É justamente entre a dinâmica pouco fácil de uma rotina cheia, de horários de trabalho que não nos dão muitos momentos de descanso e de uma vida agitada que elas entendem o quão é importante se esforçar para enxergarem o amor na relação que vivem. Já são mais de 6 anos morando juntas, Joyce acredita que o amor está nos pequenos gestos do dia que demonstram uma pela outra - uma somatória de coisas que vão se acumulando, fazendo com que a paixão siga existindo. Conta que desde o começo, como não tinha dinheiro, demonstrava escrevendo cartas, imprimindo fotos, criando coisas personalizadas… Hoje em dia, mesmo odiando café, por exemplo, sabe o quanto a Gabi ama e faz café pra ela, compra cafés diferentes quando vê no mercado, sempre quando sai sozinha traz algo que lembrou a Gabi para demonstrar o quanto ela estava presente em pensamento… e sente que nesses pequenos gestos estão vivos os significados do amor. 

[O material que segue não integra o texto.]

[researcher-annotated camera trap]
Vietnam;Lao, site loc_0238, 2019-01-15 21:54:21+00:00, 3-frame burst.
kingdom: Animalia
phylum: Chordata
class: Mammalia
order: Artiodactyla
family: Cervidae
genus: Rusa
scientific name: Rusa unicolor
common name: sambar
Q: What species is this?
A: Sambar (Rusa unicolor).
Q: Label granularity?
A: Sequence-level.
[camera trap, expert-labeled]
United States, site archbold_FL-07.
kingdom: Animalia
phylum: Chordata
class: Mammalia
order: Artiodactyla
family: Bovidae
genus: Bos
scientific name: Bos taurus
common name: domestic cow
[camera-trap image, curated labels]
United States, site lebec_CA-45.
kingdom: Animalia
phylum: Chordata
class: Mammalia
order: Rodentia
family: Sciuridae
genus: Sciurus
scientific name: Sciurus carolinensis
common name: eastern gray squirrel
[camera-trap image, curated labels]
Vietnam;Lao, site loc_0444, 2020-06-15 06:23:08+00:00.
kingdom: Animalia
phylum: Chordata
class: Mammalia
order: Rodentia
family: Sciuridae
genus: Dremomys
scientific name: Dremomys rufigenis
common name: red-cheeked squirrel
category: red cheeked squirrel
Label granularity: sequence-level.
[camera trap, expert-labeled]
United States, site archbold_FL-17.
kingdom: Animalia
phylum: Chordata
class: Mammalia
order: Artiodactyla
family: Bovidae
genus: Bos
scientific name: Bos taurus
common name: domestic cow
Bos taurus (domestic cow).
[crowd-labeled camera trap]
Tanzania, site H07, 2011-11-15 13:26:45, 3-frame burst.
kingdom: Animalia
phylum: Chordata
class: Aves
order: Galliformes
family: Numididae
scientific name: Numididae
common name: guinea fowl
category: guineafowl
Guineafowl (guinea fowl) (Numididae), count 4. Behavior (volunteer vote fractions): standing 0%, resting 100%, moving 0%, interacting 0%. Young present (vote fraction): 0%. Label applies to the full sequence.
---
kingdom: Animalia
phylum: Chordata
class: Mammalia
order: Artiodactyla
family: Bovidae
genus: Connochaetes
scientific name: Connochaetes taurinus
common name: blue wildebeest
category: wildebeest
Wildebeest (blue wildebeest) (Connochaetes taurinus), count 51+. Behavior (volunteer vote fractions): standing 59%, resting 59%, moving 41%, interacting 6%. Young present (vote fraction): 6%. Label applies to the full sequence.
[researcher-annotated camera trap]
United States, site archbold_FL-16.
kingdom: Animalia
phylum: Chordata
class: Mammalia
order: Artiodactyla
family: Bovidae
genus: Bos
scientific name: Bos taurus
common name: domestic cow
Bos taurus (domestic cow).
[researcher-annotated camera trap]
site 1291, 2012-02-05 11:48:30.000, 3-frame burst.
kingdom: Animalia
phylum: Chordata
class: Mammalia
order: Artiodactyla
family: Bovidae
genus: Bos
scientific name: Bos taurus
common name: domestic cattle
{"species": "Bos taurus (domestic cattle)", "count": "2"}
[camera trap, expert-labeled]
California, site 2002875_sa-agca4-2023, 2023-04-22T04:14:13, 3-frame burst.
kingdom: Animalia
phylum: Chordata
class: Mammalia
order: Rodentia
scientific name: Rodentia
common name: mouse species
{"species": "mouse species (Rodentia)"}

No momento da documentação Gabi estava com 33 anos e Joyce com 24. Por mais que hoje em dia essa idade ainda tenha seu peso pelas diferenças, quando elas começaram o relacionamento, tudo era ainda mais conflituoso. 

 

Na época, Joyce nunca tinha se relacionado com mulheres. Gabi tinha uma vida mais agitada, era uma mulher independente, trabalhava numa drogaria próxima à casa da Joyce e foram assim que se viram pela primeira vez. 

 

Foi Joyce quem se interessou pela Gabi - e Gabi estava num momento de querer sossego, pensou que era melhor não retribuir interesses, principalmente pela diferença de idade. Mas quando se deu conta já estava entregue e interagindo.

 

Não foi um início fácil, bem pelo contrário. Viveram muitos problemas vindo por conta da não aceitação familiar da Joyce. Ela até então era uma mulher que vivia uma cultura cristã, com padrões sociais, e pensava que no momento que descobrissem até poderia ficar tudo bem pois tinha um tio gay que era casado há anos e aceito na família… mas não foi apoiada nem por ele. Todos foram contra, gerando confusão ainda maior. Gabi foi a mais prejudicada, pois envolveram o trabalho dela, passando por uma grande exposição. Precisou mudar de loja e só não foi demitida porque era uma funcionária exemplar.
 

Todos os conflitos familiares que viveram começaram quando tinham cerca de 6 meses juntas, e duraram mais de um ano e meio, quando Joyce já tinha 18 anos e sem terem outras opções, decidiram morar juntas. 

 

Joyce conta que foi num domingo, se sentiu exausta após uma discussão muito grande e saiu de casa. Hoje em dia, aliviada, a família se dá muito bem. A mãe pediu desculpas para a Gabi, entende que a visão que tinha sobre a relação delas era muito distorcida e que a Gabi não era a pessoa que ela pensava. 

 

Gabi entende também que as coisas mudam com o tempo e que a base para que tudo mude é o diálogo. Sente muito por não ter tido isso na infância, não foi ensinada a dialogar dentro de casa e não era algo instigado pela sua família. Ao decorrer da vida adulta tenta mudar isso de todas as formas e conversa o tempo todo: sempre está disposta a falar o que sente. 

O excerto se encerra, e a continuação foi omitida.